The latest poll in February put the NDP dead last among the three parties, with the Wildrose at 33 per cent, the PCs with 24 per cent and the NDP at 20 per cent. A superficial look at this poll result suggests that the right could win a Wild-rose majority government or a PC-Wildrose coalition government, and that PC Alberta is still a viable electoral machine. Yet these numbers are deceiving. The internal state of PC Alberta is at odds with the poll numbers. With a completely demoralized rank and file, a non-existent leadership, not to mention its troublesome finances, it would be nothing short of a miracle for the PCs to transform these poll numbers into real votes by the next provincial election. The capitalists are sure prone to speculating, but not when it is their whole future that is at stake.
Meanwhile, the NDP still has a strong reserve of support beyond this poll that could be mobilized during the provincial election, when working people begin to pay closer attention to politics and how it affects their lives. The Alberta NDP polled just below 20 per cent before the 2015 provincial election was called and surged to 40 per cent by its conclusion. This is what worries the ruling class. Despite their incessant attempts to whip up right-wing McCarthyism-type hysteria against the “socialist” NDP provincial government in the past two years, they realize that this has only so much of an impact. They understand that they can no longer rely simply on decades-old political inertia to stay in power, as the whole political field has been turned upside down. The so-called “Alberta Advantage” that they thought would shield them from the turmoil of world politics has been smashed to bits by the hammer blow of events. Hence their determination to bring the two conservative parties together, even if it means parting with a nearly half-century tradition.
However, if the Alberta NDP leadership sits on their hands, thinking that they could defeat the united conservatives in the next election by appearing moderate, then they haven’t learned anything from the embarrassing debacle of the federal Mulcair leadership.

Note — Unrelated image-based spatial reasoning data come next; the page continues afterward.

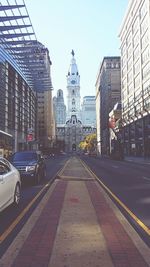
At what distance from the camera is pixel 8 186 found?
10625mm

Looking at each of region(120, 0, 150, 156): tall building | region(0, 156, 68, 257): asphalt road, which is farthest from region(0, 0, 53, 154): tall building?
region(0, 156, 68, 257): asphalt road

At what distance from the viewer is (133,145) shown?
9569cm

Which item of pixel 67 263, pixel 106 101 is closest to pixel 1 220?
pixel 67 263

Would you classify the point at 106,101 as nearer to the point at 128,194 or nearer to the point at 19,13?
the point at 19,13

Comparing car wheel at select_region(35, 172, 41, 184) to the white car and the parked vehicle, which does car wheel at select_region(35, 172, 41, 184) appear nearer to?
the parked vehicle

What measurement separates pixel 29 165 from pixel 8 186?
31.6 ft

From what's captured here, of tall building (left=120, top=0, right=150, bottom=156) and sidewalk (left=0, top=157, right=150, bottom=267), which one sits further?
tall building (left=120, top=0, right=150, bottom=156)

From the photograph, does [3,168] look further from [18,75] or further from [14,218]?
[18,75]

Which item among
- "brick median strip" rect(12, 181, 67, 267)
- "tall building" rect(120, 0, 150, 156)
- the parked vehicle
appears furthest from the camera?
"tall building" rect(120, 0, 150, 156)

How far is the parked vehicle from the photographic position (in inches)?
786

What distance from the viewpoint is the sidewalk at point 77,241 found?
241 inches

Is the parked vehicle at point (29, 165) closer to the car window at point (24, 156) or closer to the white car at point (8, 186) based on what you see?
the car window at point (24, 156)

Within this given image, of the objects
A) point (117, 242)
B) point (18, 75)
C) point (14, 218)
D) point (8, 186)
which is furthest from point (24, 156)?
point (18, 75)

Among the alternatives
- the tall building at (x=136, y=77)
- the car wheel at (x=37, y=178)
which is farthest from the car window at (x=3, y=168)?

The provincial NDP government has sailed through the first half of their term without much opposition from their working class and youth base, but also without much fanfare, as they simply spend their way through the crisis uninspiringly. The Alberta NDP also hopes that by not offending the oil barons the latter will be kind enough to leave them alone. Yet this hope never materializes. While the oil barons take everything they can with their left hand – concession after concession from the provincial NDP government – they are also preparing a mortal blow against this party and against the working class movement, with their right hand.
Youth, workers and rank-and-file NDP members are rightly worried about the possible return of conservative rule. However, the experience of the past two years has been an important learning experience. The approaching conclusion of PC Alberta is but one of many signs of the new era that we are entering. It has left an important mark in the consciousness of Alberta’s working class. The victory of the NDP instilled confidence in the workers that they could win. This will prepare the workers for a sharper clash which is in the making. What is needed now is to couple this new found confidence with an inspiring socialist program that has the audacity to face the oil barons and their political machine head on.